------ Okuma metni
17 Ağustos 2016 Çarşamba

Kumpastaki parmak izleri "BİLGİN ÖZKAYNAK"

Sapanca.com.tr bugün 10.859 kez, bu haber ise 5.033 kez okundu
Sapanca’daki yazlığında muhtelif flaş bellekler ve hard diskler ile beraber askeri gizli belgeler bulunduğu iddia edilen tutuklu işadamı Bilgin Özkaynak ilk defa konuştu.
03 Mart 2013 Pazar
Yurt Gazetesinin haberine göre davanın temel dayanağı işadamı Bilgin Özkaynak’ta bulunduğu iddia edilen “Pandora” adlı dijital dokümandı. Pandora’da adı geçen muvazzaf subaylar ve eskort kızlar tutuklandı. Birbirini hiç tanımadığı ve telefon konuşmasının dahi olmadığı ortaya çıkan yüzerlerce insan suçlamalar karşısında şaşkınlıklarını ifade etti. Kamuoyu da iddianame bile çıkmadan basına yansıyan sızdırma haberlerle davanın önce “askeri casusluk” olduğunu daha sonra savcılığın açıklamasıyla da sadece “Fuhuş, Şantaj ve gizli belge temin etme” iddialarının yer aldığını öğrendi. YURT, tüm bu kafa karışıklıklarını “örgütün lideri” olduğuiddiasıyla yargılanan işadamı Bilgin Özkaynak’a sordu. İşte Özkaynak’ın davaya ilişkin YURT’un sorularına verdiği yanıtlar:
Polisin operasyon yaptığı gün neler yaşadınız?
BİLGİN ÖZKAYNAK: 9 Mayıs 2012 günü saat 20:30 sıralarında İstanbul Küçükyalı’daki evime kalabalık bir polis grubu gelerek İzmir’de yürütülen “Fuhuş, Şantaj soruşturması” sebebi ile ifademin alınacağını ve evimin aranacağını söylediler. Ben de avukatımın aranmasını ve çağrılmasını istedim. Avukatım geldikten sonra arama yapıldı. Saat 24:00’da tutanak imzalandı, İstanbul Emniyet Müdürlüğü’ne götürdüler. Nezarete girdik. Ertesi sabah uçakla İzmir Emniyeti KOM Şubeye geldik. Avukatlarım öğleye doğru beni ziyarete geldiler. Tüm evlerimin, işyerlerimin ve Sapanca’daki yazlığımın da arandığını söylediler. İstanbul’daki evimdeki arama haricinde hiçbir yerde avukatlarımız hazır bulunmadı. Emniyetteki ifadelerimde bana telefon tapeleri soruldu. Hepsinin işimizle ilgili olduğunu ayrıntılarıyla anlattım. Savcılığa ifadeye çıktığımda Sapanca’daki yazlığımda muhtelif flaş bellekler ve hard diskler ile beraber askeri gizli belgeler bulunduğu söylendi. Aramaların kanuna uygun olarak yapılmadığını ve flaş bellek ve hard disklerin bana ait olmadığını ifade ettim. Mahkemede hiç tanımadığım, şimdiye kadar hiç birlikte olmadığım, telefon konuşmalarımın olmadığı insanlarla örgüt kurduğumuz ve askeri gizli belge bulundurduğumuz iddiası ile tutuklanarak İzmir 1 No’lu F Tipi Cezaevine gönderildik. Sadece şirketlerimin Muhasebe ve Mali İşler Müdürlüğü’nü yapan Mehmet Aksu, Marmaris’teki marinada müdürlük görevini yapan ve işten ayrılan Coşkun Başbuğ, marinada güvenlik görevi yapan Naci Yıldız’ı tanıyordum. Şirketlerimin Muhasebe ve Mali işler Müdürü Mehmet Aksu ve marinada 1 Sene müdürlük yapıp ayrılan Coşkun Başbuğ tutuklanıp cezaevine kondu. Naci Yıldız serbest kaldı. Bu tarihten yani 14 Mayıs 2012’den sonra gazetelerde aslı astarı olmayan çirkin karalama kampanyaları ile karşı karşıya kaldık. Onurumuz incindi.
------------
------ Kayıtlı bilgiler
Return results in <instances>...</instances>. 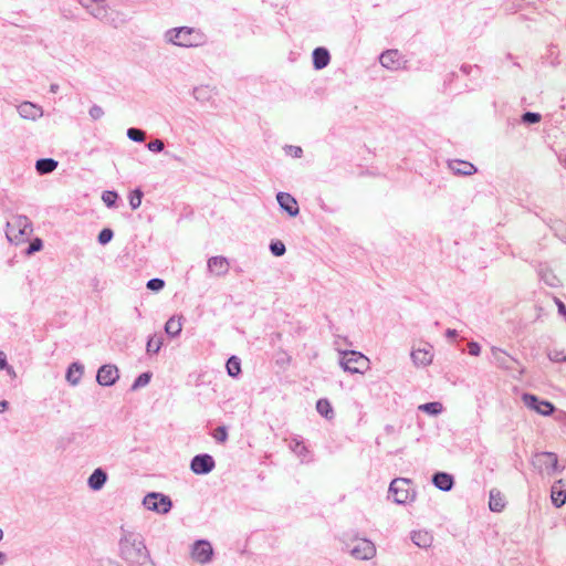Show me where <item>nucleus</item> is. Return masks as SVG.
Listing matches in <instances>:
<instances>
[{"instance_id":"nucleus-1","label":"nucleus","mask_w":566,"mask_h":566,"mask_svg":"<svg viewBox=\"0 0 566 566\" xmlns=\"http://www.w3.org/2000/svg\"><path fill=\"white\" fill-rule=\"evenodd\" d=\"M32 233L31 222L27 217L18 216L7 223V238L10 242L19 244Z\"/></svg>"},{"instance_id":"nucleus-2","label":"nucleus","mask_w":566,"mask_h":566,"mask_svg":"<svg viewBox=\"0 0 566 566\" xmlns=\"http://www.w3.org/2000/svg\"><path fill=\"white\" fill-rule=\"evenodd\" d=\"M533 467L542 474L552 476L563 471L558 464V457L554 452H537L532 458Z\"/></svg>"},{"instance_id":"nucleus-3","label":"nucleus","mask_w":566,"mask_h":566,"mask_svg":"<svg viewBox=\"0 0 566 566\" xmlns=\"http://www.w3.org/2000/svg\"><path fill=\"white\" fill-rule=\"evenodd\" d=\"M168 40L179 46H196L201 43V33L192 28L181 27L167 33Z\"/></svg>"},{"instance_id":"nucleus-4","label":"nucleus","mask_w":566,"mask_h":566,"mask_svg":"<svg viewBox=\"0 0 566 566\" xmlns=\"http://www.w3.org/2000/svg\"><path fill=\"white\" fill-rule=\"evenodd\" d=\"M340 366L352 374H364L369 368V359L355 350L343 353Z\"/></svg>"},{"instance_id":"nucleus-5","label":"nucleus","mask_w":566,"mask_h":566,"mask_svg":"<svg viewBox=\"0 0 566 566\" xmlns=\"http://www.w3.org/2000/svg\"><path fill=\"white\" fill-rule=\"evenodd\" d=\"M124 535L120 539V553L128 560H136L139 558L140 548L138 542V534L126 531L123 527Z\"/></svg>"},{"instance_id":"nucleus-6","label":"nucleus","mask_w":566,"mask_h":566,"mask_svg":"<svg viewBox=\"0 0 566 566\" xmlns=\"http://www.w3.org/2000/svg\"><path fill=\"white\" fill-rule=\"evenodd\" d=\"M144 506L158 514H166L170 511L172 503L169 496L151 492L144 496Z\"/></svg>"},{"instance_id":"nucleus-7","label":"nucleus","mask_w":566,"mask_h":566,"mask_svg":"<svg viewBox=\"0 0 566 566\" xmlns=\"http://www.w3.org/2000/svg\"><path fill=\"white\" fill-rule=\"evenodd\" d=\"M409 480L395 479L391 481L389 492L392 494L394 500L398 504H403L410 499Z\"/></svg>"},{"instance_id":"nucleus-8","label":"nucleus","mask_w":566,"mask_h":566,"mask_svg":"<svg viewBox=\"0 0 566 566\" xmlns=\"http://www.w3.org/2000/svg\"><path fill=\"white\" fill-rule=\"evenodd\" d=\"M524 405L543 416H549L554 412V406L546 400H539L535 395L524 394L522 397Z\"/></svg>"},{"instance_id":"nucleus-9","label":"nucleus","mask_w":566,"mask_h":566,"mask_svg":"<svg viewBox=\"0 0 566 566\" xmlns=\"http://www.w3.org/2000/svg\"><path fill=\"white\" fill-rule=\"evenodd\" d=\"M118 377V369L115 365H103L97 370L96 380L101 386H112Z\"/></svg>"},{"instance_id":"nucleus-10","label":"nucleus","mask_w":566,"mask_h":566,"mask_svg":"<svg viewBox=\"0 0 566 566\" xmlns=\"http://www.w3.org/2000/svg\"><path fill=\"white\" fill-rule=\"evenodd\" d=\"M190 467L196 474H207L213 470L214 461L209 454H200L192 459Z\"/></svg>"},{"instance_id":"nucleus-11","label":"nucleus","mask_w":566,"mask_h":566,"mask_svg":"<svg viewBox=\"0 0 566 566\" xmlns=\"http://www.w3.org/2000/svg\"><path fill=\"white\" fill-rule=\"evenodd\" d=\"M375 545L368 539L359 541L353 548L352 555L357 559H370L375 556Z\"/></svg>"},{"instance_id":"nucleus-12","label":"nucleus","mask_w":566,"mask_h":566,"mask_svg":"<svg viewBox=\"0 0 566 566\" xmlns=\"http://www.w3.org/2000/svg\"><path fill=\"white\" fill-rule=\"evenodd\" d=\"M552 503L556 507H562L566 502V481L557 480L551 489Z\"/></svg>"},{"instance_id":"nucleus-13","label":"nucleus","mask_w":566,"mask_h":566,"mask_svg":"<svg viewBox=\"0 0 566 566\" xmlns=\"http://www.w3.org/2000/svg\"><path fill=\"white\" fill-rule=\"evenodd\" d=\"M277 202L280 207L289 213L291 217H295L298 214V205L294 197H292L287 192H279L276 196Z\"/></svg>"},{"instance_id":"nucleus-14","label":"nucleus","mask_w":566,"mask_h":566,"mask_svg":"<svg viewBox=\"0 0 566 566\" xmlns=\"http://www.w3.org/2000/svg\"><path fill=\"white\" fill-rule=\"evenodd\" d=\"M192 557L199 563H206L210 560L212 555V547L210 543L206 541H198L192 548Z\"/></svg>"},{"instance_id":"nucleus-15","label":"nucleus","mask_w":566,"mask_h":566,"mask_svg":"<svg viewBox=\"0 0 566 566\" xmlns=\"http://www.w3.org/2000/svg\"><path fill=\"white\" fill-rule=\"evenodd\" d=\"M379 61L382 66L390 69V70H397L403 63L398 50H388V51L384 52L380 55Z\"/></svg>"},{"instance_id":"nucleus-16","label":"nucleus","mask_w":566,"mask_h":566,"mask_svg":"<svg viewBox=\"0 0 566 566\" xmlns=\"http://www.w3.org/2000/svg\"><path fill=\"white\" fill-rule=\"evenodd\" d=\"M18 112L22 118L30 120H35L43 115L42 108L30 102L21 103L18 106Z\"/></svg>"},{"instance_id":"nucleus-17","label":"nucleus","mask_w":566,"mask_h":566,"mask_svg":"<svg viewBox=\"0 0 566 566\" xmlns=\"http://www.w3.org/2000/svg\"><path fill=\"white\" fill-rule=\"evenodd\" d=\"M208 269L216 275H224L229 271V262L223 256H212L208 260Z\"/></svg>"},{"instance_id":"nucleus-18","label":"nucleus","mask_w":566,"mask_h":566,"mask_svg":"<svg viewBox=\"0 0 566 566\" xmlns=\"http://www.w3.org/2000/svg\"><path fill=\"white\" fill-rule=\"evenodd\" d=\"M106 481L107 473L103 469L98 468L90 475L87 484L93 491H99L105 485Z\"/></svg>"},{"instance_id":"nucleus-19","label":"nucleus","mask_w":566,"mask_h":566,"mask_svg":"<svg viewBox=\"0 0 566 566\" xmlns=\"http://www.w3.org/2000/svg\"><path fill=\"white\" fill-rule=\"evenodd\" d=\"M411 358L418 366H428L432 361L433 354L431 348H418L411 352Z\"/></svg>"},{"instance_id":"nucleus-20","label":"nucleus","mask_w":566,"mask_h":566,"mask_svg":"<svg viewBox=\"0 0 566 566\" xmlns=\"http://www.w3.org/2000/svg\"><path fill=\"white\" fill-rule=\"evenodd\" d=\"M489 507L492 512H502L505 507V499L496 489L490 491Z\"/></svg>"},{"instance_id":"nucleus-21","label":"nucleus","mask_w":566,"mask_h":566,"mask_svg":"<svg viewBox=\"0 0 566 566\" xmlns=\"http://www.w3.org/2000/svg\"><path fill=\"white\" fill-rule=\"evenodd\" d=\"M449 167L455 172V174H459V175H464V176H469V175H472L476 171L475 167L469 163V161H464V160H454V161H451L449 164Z\"/></svg>"},{"instance_id":"nucleus-22","label":"nucleus","mask_w":566,"mask_h":566,"mask_svg":"<svg viewBox=\"0 0 566 566\" xmlns=\"http://www.w3.org/2000/svg\"><path fill=\"white\" fill-rule=\"evenodd\" d=\"M433 484L441 491H450L453 485V479L450 474L439 472L433 475Z\"/></svg>"},{"instance_id":"nucleus-23","label":"nucleus","mask_w":566,"mask_h":566,"mask_svg":"<svg viewBox=\"0 0 566 566\" xmlns=\"http://www.w3.org/2000/svg\"><path fill=\"white\" fill-rule=\"evenodd\" d=\"M329 62L328 51L324 48H317L313 52V63L316 70L325 67Z\"/></svg>"},{"instance_id":"nucleus-24","label":"nucleus","mask_w":566,"mask_h":566,"mask_svg":"<svg viewBox=\"0 0 566 566\" xmlns=\"http://www.w3.org/2000/svg\"><path fill=\"white\" fill-rule=\"evenodd\" d=\"M412 542L421 548H428L432 545L433 537L427 531H418L412 534Z\"/></svg>"},{"instance_id":"nucleus-25","label":"nucleus","mask_w":566,"mask_h":566,"mask_svg":"<svg viewBox=\"0 0 566 566\" xmlns=\"http://www.w3.org/2000/svg\"><path fill=\"white\" fill-rule=\"evenodd\" d=\"M83 375V366L78 363H73L70 365L66 371V380L75 386L80 382Z\"/></svg>"},{"instance_id":"nucleus-26","label":"nucleus","mask_w":566,"mask_h":566,"mask_svg":"<svg viewBox=\"0 0 566 566\" xmlns=\"http://www.w3.org/2000/svg\"><path fill=\"white\" fill-rule=\"evenodd\" d=\"M193 95L199 102H208L214 95V88L209 85H200L193 90Z\"/></svg>"},{"instance_id":"nucleus-27","label":"nucleus","mask_w":566,"mask_h":566,"mask_svg":"<svg viewBox=\"0 0 566 566\" xmlns=\"http://www.w3.org/2000/svg\"><path fill=\"white\" fill-rule=\"evenodd\" d=\"M57 167V161L52 158L39 159L35 164L36 171L41 175L52 172Z\"/></svg>"},{"instance_id":"nucleus-28","label":"nucleus","mask_w":566,"mask_h":566,"mask_svg":"<svg viewBox=\"0 0 566 566\" xmlns=\"http://www.w3.org/2000/svg\"><path fill=\"white\" fill-rule=\"evenodd\" d=\"M316 410L326 419H332L334 417L333 408L327 399H319L316 403Z\"/></svg>"},{"instance_id":"nucleus-29","label":"nucleus","mask_w":566,"mask_h":566,"mask_svg":"<svg viewBox=\"0 0 566 566\" xmlns=\"http://www.w3.org/2000/svg\"><path fill=\"white\" fill-rule=\"evenodd\" d=\"M166 333L171 336H177L181 332L180 318L171 317L165 325Z\"/></svg>"},{"instance_id":"nucleus-30","label":"nucleus","mask_w":566,"mask_h":566,"mask_svg":"<svg viewBox=\"0 0 566 566\" xmlns=\"http://www.w3.org/2000/svg\"><path fill=\"white\" fill-rule=\"evenodd\" d=\"M227 370L230 376H238L241 371L239 358H237L235 356L230 357L227 361Z\"/></svg>"},{"instance_id":"nucleus-31","label":"nucleus","mask_w":566,"mask_h":566,"mask_svg":"<svg viewBox=\"0 0 566 566\" xmlns=\"http://www.w3.org/2000/svg\"><path fill=\"white\" fill-rule=\"evenodd\" d=\"M420 410H423L430 415H439L442 411V405L440 402H428L421 405L419 407Z\"/></svg>"},{"instance_id":"nucleus-32","label":"nucleus","mask_w":566,"mask_h":566,"mask_svg":"<svg viewBox=\"0 0 566 566\" xmlns=\"http://www.w3.org/2000/svg\"><path fill=\"white\" fill-rule=\"evenodd\" d=\"M547 356L554 363L566 361V354L563 349H552L547 353Z\"/></svg>"},{"instance_id":"nucleus-33","label":"nucleus","mask_w":566,"mask_h":566,"mask_svg":"<svg viewBox=\"0 0 566 566\" xmlns=\"http://www.w3.org/2000/svg\"><path fill=\"white\" fill-rule=\"evenodd\" d=\"M129 205L132 209H137L142 205V190L136 188L129 197Z\"/></svg>"},{"instance_id":"nucleus-34","label":"nucleus","mask_w":566,"mask_h":566,"mask_svg":"<svg viewBox=\"0 0 566 566\" xmlns=\"http://www.w3.org/2000/svg\"><path fill=\"white\" fill-rule=\"evenodd\" d=\"M118 196L115 191L106 190L102 195V200L107 207H113L117 200Z\"/></svg>"},{"instance_id":"nucleus-35","label":"nucleus","mask_w":566,"mask_h":566,"mask_svg":"<svg viewBox=\"0 0 566 566\" xmlns=\"http://www.w3.org/2000/svg\"><path fill=\"white\" fill-rule=\"evenodd\" d=\"M270 250L275 256H281L285 253V245L281 241H275L271 243Z\"/></svg>"},{"instance_id":"nucleus-36","label":"nucleus","mask_w":566,"mask_h":566,"mask_svg":"<svg viewBox=\"0 0 566 566\" xmlns=\"http://www.w3.org/2000/svg\"><path fill=\"white\" fill-rule=\"evenodd\" d=\"M213 438L218 441V442H226L227 441V438H228V432H227V429L226 427L221 426V427H218L214 431H213Z\"/></svg>"},{"instance_id":"nucleus-37","label":"nucleus","mask_w":566,"mask_h":566,"mask_svg":"<svg viewBox=\"0 0 566 566\" xmlns=\"http://www.w3.org/2000/svg\"><path fill=\"white\" fill-rule=\"evenodd\" d=\"M147 289L158 292L165 286V281L161 279H151L147 282Z\"/></svg>"},{"instance_id":"nucleus-38","label":"nucleus","mask_w":566,"mask_h":566,"mask_svg":"<svg viewBox=\"0 0 566 566\" xmlns=\"http://www.w3.org/2000/svg\"><path fill=\"white\" fill-rule=\"evenodd\" d=\"M112 238H113V231L111 229L106 228L99 232L98 242L101 244H106L112 240Z\"/></svg>"},{"instance_id":"nucleus-39","label":"nucleus","mask_w":566,"mask_h":566,"mask_svg":"<svg viewBox=\"0 0 566 566\" xmlns=\"http://www.w3.org/2000/svg\"><path fill=\"white\" fill-rule=\"evenodd\" d=\"M522 119L524 123L535 124L541 120V115L538 113L527 112L523 115Z\"/></svg>"},{"instance_id":"nucleus-40","label":"nucleus","mask_w":566,"mask_h":566,"mask_svg":"<svg viewBox=\"0 0 566 566\" xmlns=\"http://www.w3.org/2000/svg\"><path fill=\"white\" fill-rule=\"evenodd\" d=\"M161 340L159 338H150L147 342V352L148 353H157L160 349Z\"/></svg>"},{"instance_id":"nucleus-41","label":"nucleus","mask_w":566,"mask_h":566,"mask_svg":"<svg viewBox=\"0 0 566 566\" xmlns=\"http://www.w3.org/2000/svg\"><path fill=\"white\" fill-rule=\"evenodd\" d=\"M492 353H493V356H494L495 360L501 366H505V358L507 356L506 353H504L503 350H501L499 348H495V347L492 348Z\"/></svg>"},{"instance_id":"nucleus-42","label":"nucleus","mask_w":566,"mask_h":566,"mask_svg":"<svg viewBox=\"0 0 566 566\" xmlns=\"http://www.w3.org/2000/svg\"><path fill=\"white\" fill-rule=\"evenodd\" d=\"M128 137L134 142H142V129L138 128H129L127 132Z\"/></svg>"},{"instance_id":"nucleus-43","label":"nucleus","mask_w":566,"mask_h":566,"mask_svg":"<svg viewBox=\"0 0 566 566\" xmlns=\"http://www.w3.org/2000/svg\"><path fill=\"white\" fill-rule=\"evenodd\" d=\"M104 115V112L102 109V107L97 106V105H94L90 108V116L96 120V119H99L102 116Z\"/></svg>"},{"instance_id":"nucleus-44","label":"nucleus","mask_w":566,"mask_h":566,"mask_svg":"<svg viewBox=\"0 0 566 566\" xmlns=\"http://www.w3.org/2000/svg\"><path fill=\"white\" fill-rule=\"evenodd\" d=\"M148 149L151 151H160L164 148V143L160 139H155L147 145Z\"/></svg>"},{"instance_id":"nucleus-45","label":"nucleus","mask_w":566,"mask_h":566,"mask_svg":"<svg viewBox=\"0 0 566 566\" xmlns=\"http://www.w3.org/2000/svg\"><path fill=\"white\" fill-rule=\"evenodd\" d=\"M95 18L104 20L107 15V10L104 7H98L96 10L91 12Z\"/></svg>"},{"instance_id":"nucleus-46","label":"nucleus","mask_w":566,"mask_h":566,"mask_svg":"<svg viewBox=\"0 0 566 566\" xmlns=\"http://www.w3.org/2000/svg\"><path fill=\"white\" fill-rule=\"evenodd\" d=\"M468 348H469V354L472 356H478L481 350L480 345L475 342H470L468 344Z\"/></svg>"},{"instance_id":"nucleus-47","label":"nucleus","mask_w":566,"mask_h":566,"mask_svg":"<svg viewBox=\"0 0 566 566\" xmlns=\"http://www.w3.org/2000/svg\"><path fill=\"white\" fill-rule=\"evenodd\" d=\"M41 248H42V242H41V240H40V239H36V240H34V241L30 244L29 250H28V253H29V254H31V253H33V252H35V251H39Z\"/></svg>"},{"instance_id":"nucleus-48","label":"nucleus","mask_w":566,"mask_h":566,"mask_svg":"<svg viewBox=\"0 0 566 566\" xmlns=\"http://www.w3.org/2000/svg\"><path fill=\"white\" fill-rule=\"evenodd\" d=\"M556 304H557L559 314H562L564 317H566V306H565V304L562 301H559V300H556Z\"/></svg>"},{"instance_id":"nucleus-49","label":"nucleus","mask_w":566,"mask_h":566,"mask_svg":"<svg viewBox=\"0 0 566 566\" xmlns=\"http://www.w3.org/2000/svg\"><path fill=\"white\" fill-rule=\"evenodd\" d=\"M140 386H142V375H139V376L135 379V381H134V384H133V386H132V389H133V390H136V389H138Z\"/></svg>"},{"instance_id":"nucleus-50","label":"nucleus","mask_w":566,"mask_h":566,"mask_svg":"<svg viewBox=\"0 0 566 566\" xmlns=\"http://www.w3.org/2000/svg\"><path fill=\"white\" fill-rule=\"evenodd\" d=\"M7 367V359L2 352H0V370Z\"/></svg>"},{"instance_id":"nucleus-51","label":"nucleus","mask_w":566,"mask_h":566,"mask_svg":"<svg viewBox=\"0 0 566 566\" xmlns=\"http://www.w3.org/2000/svg\"><path fill=\"white\" fill-rule=\"evenodd\" d=\"M8 408V402L6 400L0 401V412L6 411Z\"/></svg>"},{"instance_id":"nucleus-52","label":"nucleus","mask_w":566,"mask_h":566,"mask_svg":"<svg viewBox=\"0 0 566 566\" xmlns=\"http://www.w3.org/2000/svg\"><path fill=\"white\" fill-rule=\"evenodd\" d=\"M151 375L149 373H144V386H146L150 380Z\"/></svg>"},{"instance_id":"nucleus-53","label":"nucleus","mask_w":566,"mask_h":566,"mask_svg":"<svg viewBox=\"0 0 566 566\" xmlns=\"http://www.w3.org/2000/svg\"><path fill=\"white\" fill-rule=\"evenodd\" d=\"M7 560V556L4 553L0 552V565H3Z\"/></svg>"},{"instance_id":"nucleus-54","label":"nucleus","mask_w":566,"mask_h":566,"mask_svg":"<svg viewBox=\"0 0 566 566\" xmlns=\"http://www.w3.org/2000/svg\"><path fill=\"white\" fill-rule=\"evenodd\" d=\"M457 335V331L455 329H448L447 331V336L448 337H454Z\"/></svg>"},{"instance_id":"nucleus-55","label":"nucleus","mask_w":566,"mask_h":566,"mask_svg":"<svg viewBox=\"0 0 566 566\" xmlns=\"http://www.w3.org/2000/svg\"><path fill=\"white\" fill-rule=\"evenodd\" d=\"M144 566H155V564L153 563V560H150V559H146V558L144 557Z\"/></svg>"},{"instance_id":"nucleus-56","label":"nucleus","mask_w":566,"mask_h":566,"mask_svg":"<svg viewBox=\"0 0 566 566\" xmlns=\"http://www.w3.org/2000/svg\"><path fill=\"white\" fill-rule=\"evenodd\" d=\"M50 90H51L52 93H56L57 90H59V85L57 84H52Z\"/></svg>"},{"instance_id":"nucleus-57","label":"nucleus","mask_w":566,"mask_h":566,"mask_svg":"<svg viewBox=\"0 0 566 566\" xmlns=\"http://www.w3.org/2000/svg\"><path fill=\"white\" fill-rule=\"evenodd\" d=\"M300 153H302L301 148H296V150H294V154H296L297 156H298Z\"/></svg>"},{"instance_id":"nucleus-58","label":"nucleus","mask_w":566,"mask_h":566,"mask_svg":"<svg viewBox=\"0 0 566 566\" xmlns=\"http://www.w3.org/2000/svg\"><path fill=\"white\" fill-rule=\"evenodd\" d=\"M3 538V532L2 530L0 528V541Z\"/></svg>"}]
</instances>
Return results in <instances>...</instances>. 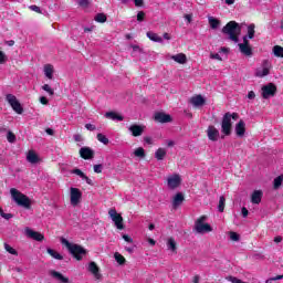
------------
» Görevin kapsamı
Okuma metninde "17 Ağustos 2016" ifadesinden "ilk defa konuştu." ifadesine kadar uzanan bölümü aynen alıntılayın. Bu alıştırmada öğelere ihtiyaç yoktur.

» Alıştırma çıktısı
17 Ağustos 2016 Çarşamba

Kumpastaki parmak izleri "BİLGİN ÖZKAYNAK"

Sapanca.com.tr bugün 10.859 kez, bu haber ise 5.033 kez okundu
Sapanca’daki yazlığında muhtelif flaş bellekler ve hard diskler ile beraber askeri gizli belgeler bulunduğu iddia edilen tutuklu işadamı Bilgin Özkaynak ilk defa konuştu.